If there were one thing to change . . . it's tough, but I think anyone could get behind this one.
Go back in time and highly suggest not using those certain 'Mech designs.
To be fair to history though, at the time they did use them it was perfectly above-board and legal. Not until a certain company decided
their license trumped everyone elses license was there any problems.
But yeah, still probably a safe one to do, as far as meddling with time lines go.
Now for my personal one, which is of a much more controversial nature and, again, just my personal opinion: Everything after the 4th Succession War has to go, and we'll start over from there. No Clans, no Civil War, no WOBblies, no Jihad, no Dark Ages. Just the warring states of the Inner Sphere going at it with ever-so-slowly increasing capabilities.
3025 BattleTech is my personally preferred era; I never even liked the Clans when they were first introduced with their power-not-so-much-a-creep-as-a-rushing-torrent, their weird we've-been-gone-300-years-so-of-course-our-society-is-completely-changed, and their übermensch tendencies. Post-clan gets even weirder for me, it just makes me want to get back to the original setting, with the neo-feudal warlords battling it out in centuries-old, poorly understood and poorly maintained war machines. That's where the magic of the setting lies for me, not in assembly-lines worth of new designs pouring in (and out!) over the Inner Sphere border.
All that being said, I take heart that Jordan is on record saying he'd like the chance to fix the power-creep of the later eras, and who knows? HBS might be the place and BATTLETECH the game that makes it happen - if that happens it might even make an old 3025-diehard like me like the Clans.
Edit: Oh, and just for clarification: I fully appreciate that there are fans of later eras out there that love "their" era just as much as I love "mine"; that's a given, and no disrespect towards them intended. The greatest thing about BattleTech's disparate eras is that there's always someone that utterly and truly loves them, even the less popular ones. That's a testament to Jordan and all the other authors' worldbuilding and storytelling skills if anything is.

• [Given data]
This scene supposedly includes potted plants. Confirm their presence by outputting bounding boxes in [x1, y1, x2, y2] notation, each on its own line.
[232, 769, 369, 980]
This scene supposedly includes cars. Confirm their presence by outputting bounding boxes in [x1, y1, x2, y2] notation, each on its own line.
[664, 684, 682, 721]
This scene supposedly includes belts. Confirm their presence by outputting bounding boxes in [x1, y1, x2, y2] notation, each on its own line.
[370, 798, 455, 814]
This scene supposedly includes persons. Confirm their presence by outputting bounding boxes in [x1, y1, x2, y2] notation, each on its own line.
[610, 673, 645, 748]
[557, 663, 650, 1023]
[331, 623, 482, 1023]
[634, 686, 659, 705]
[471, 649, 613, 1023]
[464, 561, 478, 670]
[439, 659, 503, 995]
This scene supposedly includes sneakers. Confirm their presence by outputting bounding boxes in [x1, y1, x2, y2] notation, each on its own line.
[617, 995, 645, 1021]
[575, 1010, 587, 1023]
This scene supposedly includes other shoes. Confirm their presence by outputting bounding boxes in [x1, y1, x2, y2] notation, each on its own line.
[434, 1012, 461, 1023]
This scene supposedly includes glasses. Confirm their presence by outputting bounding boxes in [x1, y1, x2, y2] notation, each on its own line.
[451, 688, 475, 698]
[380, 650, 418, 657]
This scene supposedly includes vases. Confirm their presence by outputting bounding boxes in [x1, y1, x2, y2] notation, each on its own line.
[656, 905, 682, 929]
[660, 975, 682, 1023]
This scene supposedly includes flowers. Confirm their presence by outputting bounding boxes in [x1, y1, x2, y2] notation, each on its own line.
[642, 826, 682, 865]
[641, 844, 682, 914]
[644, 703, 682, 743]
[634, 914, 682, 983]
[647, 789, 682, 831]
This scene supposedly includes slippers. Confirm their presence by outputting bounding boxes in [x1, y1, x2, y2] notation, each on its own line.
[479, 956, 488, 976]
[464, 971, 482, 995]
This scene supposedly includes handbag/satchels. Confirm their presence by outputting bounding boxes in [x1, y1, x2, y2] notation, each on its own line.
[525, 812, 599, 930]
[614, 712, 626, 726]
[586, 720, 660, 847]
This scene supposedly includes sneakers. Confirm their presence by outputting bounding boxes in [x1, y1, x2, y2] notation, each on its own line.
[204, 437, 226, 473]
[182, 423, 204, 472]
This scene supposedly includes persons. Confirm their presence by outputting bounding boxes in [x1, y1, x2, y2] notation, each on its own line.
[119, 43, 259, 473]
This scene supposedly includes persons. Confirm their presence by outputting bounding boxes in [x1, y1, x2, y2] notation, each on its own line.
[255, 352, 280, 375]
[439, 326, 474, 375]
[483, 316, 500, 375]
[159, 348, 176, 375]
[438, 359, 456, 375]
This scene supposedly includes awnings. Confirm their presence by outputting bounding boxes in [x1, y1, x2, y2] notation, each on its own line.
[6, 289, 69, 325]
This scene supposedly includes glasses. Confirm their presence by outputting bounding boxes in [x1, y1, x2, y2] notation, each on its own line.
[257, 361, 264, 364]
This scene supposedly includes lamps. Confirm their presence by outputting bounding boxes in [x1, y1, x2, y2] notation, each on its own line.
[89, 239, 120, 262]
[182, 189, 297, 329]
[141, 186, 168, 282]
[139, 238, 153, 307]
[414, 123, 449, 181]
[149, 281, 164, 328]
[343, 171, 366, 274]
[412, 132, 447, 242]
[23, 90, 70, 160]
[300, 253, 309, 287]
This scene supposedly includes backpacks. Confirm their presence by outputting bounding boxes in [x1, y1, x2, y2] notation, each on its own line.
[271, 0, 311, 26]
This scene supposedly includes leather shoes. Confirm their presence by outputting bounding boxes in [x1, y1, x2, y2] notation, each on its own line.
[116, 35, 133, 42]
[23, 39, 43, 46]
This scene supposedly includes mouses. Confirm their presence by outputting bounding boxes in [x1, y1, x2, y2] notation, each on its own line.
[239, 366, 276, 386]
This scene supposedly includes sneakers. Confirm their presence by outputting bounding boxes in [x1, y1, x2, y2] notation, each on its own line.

• [Assigned task] Write out the BattleTech post word for word, everything from "Now for my personal" down to "ever-so-slowly increasing capabilities.". Work only from the BattleTech post and ignore the data.

• [Finished exercise]
Now for my personal one, which is of a much more controversial nature and, again, just my personal opinion: Everything after the 4th Succession War has to go, and we'll start over from there. No Clans, no Civil War, no WOBblies, no Jihad, no Dark Ages. Just the warring states of the Inner Sphere going at it with ever-so-slowly increasing capabilities.